Cuando Richard me propuso matrimonio seis meses después, me aseguré de pedirle permiso a Nathan antes de decir que sí.
Cuando nos casamos, la madre de Nathan llevaba dos años fallecida. Nunca intenté reemplazarla. Simplemente encontré mi propio espacio en la vida de Nathan.
Richard y yo nunca tuvimos hijos juntos.
Lo pensamos, pero nunca lo hicimos; nunca parecía el momento adecuado. Pero la verdad es que Nathan trajo tanta vida y amor a nuestro hogar que no sentimos su ausencia.
Cuando Richard falleció repentinamente de un derrame cerebral hace cinco años, nuestro mundo se hizo añicos. Solo tenía 53 años. Nathan acababa de ser aceptado en la universidad. Nunca olvidaré la mirada en sus ojos cuando se lo dije.

Más tarde, preguntó en voz baja: “¿Qué pasa ahora?”. En realidad, quería decir: “¿Seguirás aquí? ¿Seguimos siendo una familia?”.
Y la respuesta fue sí. Siempre sí.
Lo acompañé en su dolor, incluso cuando afronté el mío. Pagué su solicitud de ingreso a la universidad, me senté con orgullo en su graduación y lo ayudé a elegir ropa para su primer trabajo de verdad.
Todo lo que su padre hubiera hecho, lo hice yo.
En la graduación me entregó una pequeña caja.
Dentro había un collar de plata con la palabra “Fuerza” grabada. Lo usé todos los días después de eso.
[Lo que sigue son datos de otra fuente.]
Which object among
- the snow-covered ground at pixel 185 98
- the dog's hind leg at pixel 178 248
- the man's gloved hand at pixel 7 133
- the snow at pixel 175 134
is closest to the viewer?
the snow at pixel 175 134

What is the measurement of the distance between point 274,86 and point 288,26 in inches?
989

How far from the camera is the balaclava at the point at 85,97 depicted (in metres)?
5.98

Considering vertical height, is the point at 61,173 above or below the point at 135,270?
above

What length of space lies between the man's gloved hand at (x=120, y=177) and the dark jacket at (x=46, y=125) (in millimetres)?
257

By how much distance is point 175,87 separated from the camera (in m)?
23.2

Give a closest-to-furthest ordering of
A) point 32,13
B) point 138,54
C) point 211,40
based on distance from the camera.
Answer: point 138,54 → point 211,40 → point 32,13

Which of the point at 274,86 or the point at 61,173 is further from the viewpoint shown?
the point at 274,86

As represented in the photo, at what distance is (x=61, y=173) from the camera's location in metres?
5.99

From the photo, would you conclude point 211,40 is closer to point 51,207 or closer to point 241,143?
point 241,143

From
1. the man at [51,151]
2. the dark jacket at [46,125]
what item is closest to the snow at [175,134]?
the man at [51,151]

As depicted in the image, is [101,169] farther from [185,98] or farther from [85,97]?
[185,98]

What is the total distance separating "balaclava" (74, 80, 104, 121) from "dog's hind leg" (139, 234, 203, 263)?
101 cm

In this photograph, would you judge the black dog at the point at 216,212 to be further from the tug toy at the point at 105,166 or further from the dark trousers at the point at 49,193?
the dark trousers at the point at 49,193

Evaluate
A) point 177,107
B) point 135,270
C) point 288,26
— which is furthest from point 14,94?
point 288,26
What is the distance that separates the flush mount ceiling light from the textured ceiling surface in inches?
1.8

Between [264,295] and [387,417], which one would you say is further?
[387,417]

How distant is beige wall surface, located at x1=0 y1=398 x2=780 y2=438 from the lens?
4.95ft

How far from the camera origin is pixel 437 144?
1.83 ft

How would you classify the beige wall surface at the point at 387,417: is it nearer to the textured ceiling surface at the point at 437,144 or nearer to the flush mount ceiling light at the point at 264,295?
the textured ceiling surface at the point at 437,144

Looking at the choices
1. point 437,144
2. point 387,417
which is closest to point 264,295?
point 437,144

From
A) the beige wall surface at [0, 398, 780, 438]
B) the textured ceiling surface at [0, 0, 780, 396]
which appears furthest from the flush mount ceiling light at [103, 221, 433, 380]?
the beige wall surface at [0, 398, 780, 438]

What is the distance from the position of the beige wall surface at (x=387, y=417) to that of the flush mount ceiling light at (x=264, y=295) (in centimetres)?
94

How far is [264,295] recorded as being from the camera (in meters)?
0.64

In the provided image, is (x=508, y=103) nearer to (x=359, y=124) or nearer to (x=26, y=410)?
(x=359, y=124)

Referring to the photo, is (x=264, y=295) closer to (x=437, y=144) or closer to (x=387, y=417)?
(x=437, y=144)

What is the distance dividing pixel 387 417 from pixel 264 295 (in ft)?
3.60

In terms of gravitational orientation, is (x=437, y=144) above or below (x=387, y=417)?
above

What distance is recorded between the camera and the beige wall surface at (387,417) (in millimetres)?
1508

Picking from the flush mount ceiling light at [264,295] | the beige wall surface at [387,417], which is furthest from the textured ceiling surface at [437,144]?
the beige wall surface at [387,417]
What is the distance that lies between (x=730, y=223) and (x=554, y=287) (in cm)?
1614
Incluso el día de su boda.
La ceremonia se celebró en un viñedo pintoresco, elegante y luminoso. Llegué temprano y sin hacer ruido, vestida con mis mejores galas y con el collar de Nathan.

Ya había conocido a su prometida, Melissa. Era encantadora: inteligente, refinada, con una familia muy unida que organizaba cenas los domingos y vivía cerca. Dos padres casados, tres hermanos de la zona. Una unidad perfecta.